Selected text:
Demagoguery and Populism

In the wake of recent elections, both at a local level in Britain and, more generally, for the European Parliament, there was a lot of talk about the (continued) rise of demagogues and populism, often with a backwards nationalist or even racist agenda.

Demagoguery is a label quickly handed out by mainstream media and established parties, as shorthand, designed to insult those players on the political stage who manage to mobilise (and potentially even sway) those parts of a disenfranchised populace that feel as though they have a bone to pick with the establishment.

Definitions of demagoguery typically include references to a demagogue’s studiously targeted appeal to the electorate’s desires and prejudices, adding out that this brand of politics operates in irrationality rather than rationality.

This is a rather patronising view, as it were, as all political parties, in democratic systems everywhere, appeal to rational as well as irrational concerns – and there is, of course, nothing wrong per se with irrational worries shared by a large(r) group: they may be indicative of an actual problem.

Populism, in that regard, acts no more rationally or irrationally than any other kind of politics: in fact, populist tactics are as rational and carefully construed as it gets, especially when ‘sold’ by someone who has a higher-than-average level of charisma.

Politicians and parties that tend to attract (and reject) the label ‘populism’ typically provide a mixture of two main strategies that lead to their success: an appeal to the only true, unacquired human emotion – fear (in its various manifestations) –, combined with a simple rhetorical device: a claim to represent ‘merely’ the will of the ‘normal people’, to form a ‘people’s army‘ even, while devoid of institutional power or authority.

This claim, on average, is demonstrably false – on both counts: populist parties have the same institutional standing as any other political party, and they, too, in their views represent but a segment of any given society.

Still the rhetorical trick manages to create the illusion of an underappreciated underdog who, if there were any justice, should be loved by all. Rhetoric is a dangerous weapon:

On my authority, therefore, deride and despise all those who imagine that from the precepts of such as are now called rhetoricians they have gained all the powers of oratory, and have not yet been able to understand what character they hold, or what they profess; for indeed, by an orator everything that relates to human life, since that is the field on which his abilities are displayed, and is the subject for his eloquence, should be examined, heard, read, discussed, handled, and considered; since eloquence is one of the most eminent virtues; and though all the virtues are in their nature equal and alike, yet one species is more beautiful and noble than another; as is this power, which, comprehending a knowledge of things, expresses the thoughts and purposes of the mind in such a manner, that it can impel the audience whithersoever it inclines its force; and, the greater is its influence, the more necessary it is that it should be united with probity and eminent judgment; for if we bestow the faculty of eloquence upon persons destitute of these virtues, we shall not make them orators, but give arms to madmen.

Extracted entries:
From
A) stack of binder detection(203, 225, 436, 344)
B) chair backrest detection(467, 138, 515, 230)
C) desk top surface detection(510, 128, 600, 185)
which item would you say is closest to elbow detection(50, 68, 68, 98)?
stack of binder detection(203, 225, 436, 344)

What to work on:
- a) Quote the essay on demagoguery and populism, starting with "Populism, in that" and going on through "level of charisma.".
- b) Render this sentence from the essay on demagoguery and populism in Spanish: "Still the rhetorical trick manages to create the illusion of an underappreciated underdog who, if there were any justice, should be loved by all."
Rely only on the essay on demagoguery and populism.

Exercise responses:
- a)
Populism, in that regard, acts no more rationally or irrationally than any other kind of politics: in fact, populist tactics are as rational and carefully construed as it gets, especially when ‘sold’ by someone who has a higher-than-average level of charisma.

- b) Aun así, el truco retórico logra crear la ilusión de un desvalido infravalorado que, si hubiera justicia, debería ser amado por todos.